Furthermore, traditional bid shading suffers from sample selection bias due to over-exploitation, leading models to converge to local optima. To mitigate this, the Cost-Effective active learning for Bid Exploration (CeBE) method is introduced. CeBE balances exploration and exploitation by formulating bid exploration as a stochastic knapsack optimization problem. It quantifies exploration utility using prediction entropy and sample similarity, while calculating exploration cost based on opportunity loss.
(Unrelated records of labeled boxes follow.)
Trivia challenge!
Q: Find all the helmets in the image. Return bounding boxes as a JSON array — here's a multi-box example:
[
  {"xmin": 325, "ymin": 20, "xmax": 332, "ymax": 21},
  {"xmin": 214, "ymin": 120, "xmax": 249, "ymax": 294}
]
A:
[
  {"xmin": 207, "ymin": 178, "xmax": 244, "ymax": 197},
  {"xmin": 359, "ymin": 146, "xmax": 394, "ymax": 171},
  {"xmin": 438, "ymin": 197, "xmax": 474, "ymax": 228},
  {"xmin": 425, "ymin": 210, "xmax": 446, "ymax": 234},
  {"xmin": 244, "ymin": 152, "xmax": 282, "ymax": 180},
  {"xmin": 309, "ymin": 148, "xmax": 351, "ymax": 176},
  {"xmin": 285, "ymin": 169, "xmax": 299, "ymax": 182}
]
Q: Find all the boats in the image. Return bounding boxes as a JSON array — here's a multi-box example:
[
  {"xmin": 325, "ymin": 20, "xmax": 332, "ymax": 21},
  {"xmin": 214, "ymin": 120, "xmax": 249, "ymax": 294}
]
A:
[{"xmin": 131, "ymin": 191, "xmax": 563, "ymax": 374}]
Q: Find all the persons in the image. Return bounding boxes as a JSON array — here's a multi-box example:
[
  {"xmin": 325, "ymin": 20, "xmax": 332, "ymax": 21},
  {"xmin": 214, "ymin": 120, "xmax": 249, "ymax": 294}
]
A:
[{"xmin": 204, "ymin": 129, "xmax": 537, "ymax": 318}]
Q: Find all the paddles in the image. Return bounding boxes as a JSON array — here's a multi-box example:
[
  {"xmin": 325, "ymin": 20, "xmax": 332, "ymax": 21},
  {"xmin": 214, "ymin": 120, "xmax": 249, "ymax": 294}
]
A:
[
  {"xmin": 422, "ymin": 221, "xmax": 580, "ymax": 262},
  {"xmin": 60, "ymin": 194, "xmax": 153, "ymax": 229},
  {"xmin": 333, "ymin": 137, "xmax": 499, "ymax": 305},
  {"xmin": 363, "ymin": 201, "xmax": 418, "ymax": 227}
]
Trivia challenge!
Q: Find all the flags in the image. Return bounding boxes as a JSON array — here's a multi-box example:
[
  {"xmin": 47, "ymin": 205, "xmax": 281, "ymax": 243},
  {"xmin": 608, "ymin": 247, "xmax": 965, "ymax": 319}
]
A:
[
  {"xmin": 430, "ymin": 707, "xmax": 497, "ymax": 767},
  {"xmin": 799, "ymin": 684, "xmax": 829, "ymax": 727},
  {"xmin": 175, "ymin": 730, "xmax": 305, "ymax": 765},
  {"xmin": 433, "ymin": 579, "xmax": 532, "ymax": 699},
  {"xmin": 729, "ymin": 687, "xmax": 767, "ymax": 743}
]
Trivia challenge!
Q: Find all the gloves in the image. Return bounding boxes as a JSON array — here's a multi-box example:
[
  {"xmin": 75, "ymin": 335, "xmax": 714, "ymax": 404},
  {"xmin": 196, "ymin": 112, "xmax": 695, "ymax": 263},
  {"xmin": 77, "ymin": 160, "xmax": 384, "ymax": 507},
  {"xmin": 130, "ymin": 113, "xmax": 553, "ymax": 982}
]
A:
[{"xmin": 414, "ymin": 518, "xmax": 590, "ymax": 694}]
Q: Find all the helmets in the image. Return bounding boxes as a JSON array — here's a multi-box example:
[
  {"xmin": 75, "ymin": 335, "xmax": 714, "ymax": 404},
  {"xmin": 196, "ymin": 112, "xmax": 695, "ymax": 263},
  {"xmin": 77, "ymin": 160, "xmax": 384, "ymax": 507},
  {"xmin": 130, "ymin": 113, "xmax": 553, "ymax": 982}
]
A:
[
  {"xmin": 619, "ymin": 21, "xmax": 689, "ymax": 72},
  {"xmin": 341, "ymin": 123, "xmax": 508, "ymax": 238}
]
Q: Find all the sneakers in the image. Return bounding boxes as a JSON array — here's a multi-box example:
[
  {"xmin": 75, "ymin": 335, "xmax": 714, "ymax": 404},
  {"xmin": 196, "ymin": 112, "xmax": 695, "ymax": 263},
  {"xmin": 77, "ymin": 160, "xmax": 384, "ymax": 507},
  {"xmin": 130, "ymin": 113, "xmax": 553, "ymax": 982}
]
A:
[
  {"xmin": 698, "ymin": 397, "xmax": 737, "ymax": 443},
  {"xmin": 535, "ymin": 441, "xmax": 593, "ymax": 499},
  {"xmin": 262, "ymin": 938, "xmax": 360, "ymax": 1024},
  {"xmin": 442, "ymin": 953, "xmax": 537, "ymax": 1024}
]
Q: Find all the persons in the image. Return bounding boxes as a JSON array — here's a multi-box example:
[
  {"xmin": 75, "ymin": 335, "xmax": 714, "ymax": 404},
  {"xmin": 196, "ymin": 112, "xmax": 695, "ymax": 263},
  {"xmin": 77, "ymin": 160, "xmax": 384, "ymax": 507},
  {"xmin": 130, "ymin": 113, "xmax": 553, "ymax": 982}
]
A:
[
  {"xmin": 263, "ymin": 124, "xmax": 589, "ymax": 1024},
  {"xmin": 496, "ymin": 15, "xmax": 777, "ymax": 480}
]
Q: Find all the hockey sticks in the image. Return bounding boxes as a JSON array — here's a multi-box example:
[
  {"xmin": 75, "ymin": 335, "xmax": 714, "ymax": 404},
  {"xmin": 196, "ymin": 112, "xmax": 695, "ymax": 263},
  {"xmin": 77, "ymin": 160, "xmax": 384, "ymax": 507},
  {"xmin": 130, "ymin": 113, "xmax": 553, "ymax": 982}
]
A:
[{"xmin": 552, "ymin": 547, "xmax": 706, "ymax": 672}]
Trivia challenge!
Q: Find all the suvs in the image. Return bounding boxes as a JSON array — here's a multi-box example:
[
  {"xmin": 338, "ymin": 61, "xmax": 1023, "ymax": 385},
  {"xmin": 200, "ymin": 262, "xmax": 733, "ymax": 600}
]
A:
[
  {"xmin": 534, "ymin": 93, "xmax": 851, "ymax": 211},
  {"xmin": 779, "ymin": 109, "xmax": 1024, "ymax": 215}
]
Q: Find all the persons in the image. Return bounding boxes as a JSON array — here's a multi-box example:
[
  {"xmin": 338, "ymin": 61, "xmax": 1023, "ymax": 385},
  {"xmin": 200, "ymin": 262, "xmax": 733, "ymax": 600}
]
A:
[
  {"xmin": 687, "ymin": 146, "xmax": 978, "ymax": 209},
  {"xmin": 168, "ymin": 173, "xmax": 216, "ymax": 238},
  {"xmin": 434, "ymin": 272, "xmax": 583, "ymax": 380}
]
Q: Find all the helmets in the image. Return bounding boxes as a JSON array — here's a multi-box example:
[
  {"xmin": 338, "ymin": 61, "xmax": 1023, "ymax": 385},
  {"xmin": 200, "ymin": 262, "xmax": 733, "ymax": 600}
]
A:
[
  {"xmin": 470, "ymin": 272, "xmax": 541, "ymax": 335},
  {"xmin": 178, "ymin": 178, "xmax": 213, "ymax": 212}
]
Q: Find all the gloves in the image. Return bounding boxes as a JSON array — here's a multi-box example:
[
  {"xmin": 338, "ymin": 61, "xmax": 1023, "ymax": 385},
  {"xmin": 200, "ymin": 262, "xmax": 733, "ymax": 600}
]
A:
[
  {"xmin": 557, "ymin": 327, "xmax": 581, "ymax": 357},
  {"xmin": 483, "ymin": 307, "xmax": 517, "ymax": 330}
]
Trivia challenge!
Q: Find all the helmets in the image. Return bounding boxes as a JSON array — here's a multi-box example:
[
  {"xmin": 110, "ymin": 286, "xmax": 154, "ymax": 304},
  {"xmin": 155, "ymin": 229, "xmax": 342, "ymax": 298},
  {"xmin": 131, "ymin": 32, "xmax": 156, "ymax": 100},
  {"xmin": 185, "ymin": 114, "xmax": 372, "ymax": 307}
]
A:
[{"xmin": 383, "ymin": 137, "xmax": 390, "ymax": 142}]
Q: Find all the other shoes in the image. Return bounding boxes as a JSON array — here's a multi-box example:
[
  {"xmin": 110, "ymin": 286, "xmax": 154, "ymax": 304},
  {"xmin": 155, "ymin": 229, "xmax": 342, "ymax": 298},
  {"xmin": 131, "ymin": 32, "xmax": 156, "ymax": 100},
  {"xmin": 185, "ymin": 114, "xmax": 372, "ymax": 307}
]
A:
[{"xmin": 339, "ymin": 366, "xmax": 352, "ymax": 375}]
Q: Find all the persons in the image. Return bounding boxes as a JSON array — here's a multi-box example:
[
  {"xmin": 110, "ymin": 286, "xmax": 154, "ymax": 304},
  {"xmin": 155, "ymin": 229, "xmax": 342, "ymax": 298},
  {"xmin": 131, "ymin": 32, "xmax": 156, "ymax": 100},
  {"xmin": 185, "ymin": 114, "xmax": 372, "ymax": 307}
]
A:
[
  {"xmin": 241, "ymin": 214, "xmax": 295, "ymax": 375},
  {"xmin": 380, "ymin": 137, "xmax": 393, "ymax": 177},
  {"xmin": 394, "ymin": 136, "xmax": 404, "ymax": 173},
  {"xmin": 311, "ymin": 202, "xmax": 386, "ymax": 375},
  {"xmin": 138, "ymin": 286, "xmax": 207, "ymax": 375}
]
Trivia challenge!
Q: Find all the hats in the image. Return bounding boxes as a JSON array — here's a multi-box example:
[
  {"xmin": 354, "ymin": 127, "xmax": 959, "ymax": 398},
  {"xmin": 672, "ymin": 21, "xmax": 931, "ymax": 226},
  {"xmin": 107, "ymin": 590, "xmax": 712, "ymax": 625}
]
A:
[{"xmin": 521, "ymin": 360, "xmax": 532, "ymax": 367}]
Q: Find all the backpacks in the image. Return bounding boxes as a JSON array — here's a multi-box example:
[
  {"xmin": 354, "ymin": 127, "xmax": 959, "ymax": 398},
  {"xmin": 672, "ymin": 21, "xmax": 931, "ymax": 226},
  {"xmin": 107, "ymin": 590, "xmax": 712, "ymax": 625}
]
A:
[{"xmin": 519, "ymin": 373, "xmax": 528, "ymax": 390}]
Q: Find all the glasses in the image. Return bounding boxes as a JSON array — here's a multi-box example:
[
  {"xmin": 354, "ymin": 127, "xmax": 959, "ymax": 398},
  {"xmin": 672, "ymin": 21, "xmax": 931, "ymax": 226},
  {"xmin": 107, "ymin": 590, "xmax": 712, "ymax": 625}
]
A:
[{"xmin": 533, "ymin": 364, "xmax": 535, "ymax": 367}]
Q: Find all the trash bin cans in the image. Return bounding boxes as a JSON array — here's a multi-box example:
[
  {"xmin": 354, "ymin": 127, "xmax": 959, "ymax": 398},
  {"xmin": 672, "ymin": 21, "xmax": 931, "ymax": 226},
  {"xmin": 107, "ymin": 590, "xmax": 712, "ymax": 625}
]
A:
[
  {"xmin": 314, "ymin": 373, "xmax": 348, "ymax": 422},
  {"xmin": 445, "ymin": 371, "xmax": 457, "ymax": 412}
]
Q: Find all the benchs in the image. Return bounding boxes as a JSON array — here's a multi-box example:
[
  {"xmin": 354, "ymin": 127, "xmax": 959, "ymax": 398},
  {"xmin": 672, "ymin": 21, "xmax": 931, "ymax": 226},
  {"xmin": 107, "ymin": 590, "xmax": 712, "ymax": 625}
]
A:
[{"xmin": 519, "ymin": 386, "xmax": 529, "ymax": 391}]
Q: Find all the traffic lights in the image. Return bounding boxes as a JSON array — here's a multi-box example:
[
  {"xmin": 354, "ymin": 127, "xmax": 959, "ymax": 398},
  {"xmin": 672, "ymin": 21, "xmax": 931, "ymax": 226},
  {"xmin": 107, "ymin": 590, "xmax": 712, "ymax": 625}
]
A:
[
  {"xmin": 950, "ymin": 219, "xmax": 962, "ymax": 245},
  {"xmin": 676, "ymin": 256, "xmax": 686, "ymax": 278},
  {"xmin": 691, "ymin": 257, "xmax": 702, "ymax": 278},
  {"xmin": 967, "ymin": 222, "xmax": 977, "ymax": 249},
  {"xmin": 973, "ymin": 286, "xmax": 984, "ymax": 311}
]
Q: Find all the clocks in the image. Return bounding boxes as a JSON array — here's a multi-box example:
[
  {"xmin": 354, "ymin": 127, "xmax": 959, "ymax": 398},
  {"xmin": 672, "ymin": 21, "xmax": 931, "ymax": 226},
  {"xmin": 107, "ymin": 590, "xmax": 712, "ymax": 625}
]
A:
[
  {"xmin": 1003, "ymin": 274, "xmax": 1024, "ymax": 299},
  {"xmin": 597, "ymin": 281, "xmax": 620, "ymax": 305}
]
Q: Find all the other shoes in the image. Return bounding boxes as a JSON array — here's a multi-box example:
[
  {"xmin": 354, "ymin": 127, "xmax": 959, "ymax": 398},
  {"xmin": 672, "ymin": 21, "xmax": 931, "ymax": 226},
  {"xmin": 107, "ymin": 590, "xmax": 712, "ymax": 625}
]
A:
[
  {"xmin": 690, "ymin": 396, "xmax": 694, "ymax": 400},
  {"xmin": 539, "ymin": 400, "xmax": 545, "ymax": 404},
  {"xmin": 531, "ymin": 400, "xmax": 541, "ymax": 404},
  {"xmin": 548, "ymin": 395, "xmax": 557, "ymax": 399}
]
By applying a greedy algorithm under budget constraints, CeBE effectively gathers representative training data, substantially improving model generalization and advertiser ROI compared to random exploration and standard active learning approaches.

In conclusion, bid shading and winning price prediction remain active research frontiers in computational advertising. Beyond classical distribution estimation and linear programming, modern solutions increasingly incorporate active learning, reinforcement learning, and uplift modeling. The integration of these advanced machine learning techniques enables DSPs to navigate complex auction dynamics, reduce advertising costs, and drive sustainable growth in real-time bidding ecosystems.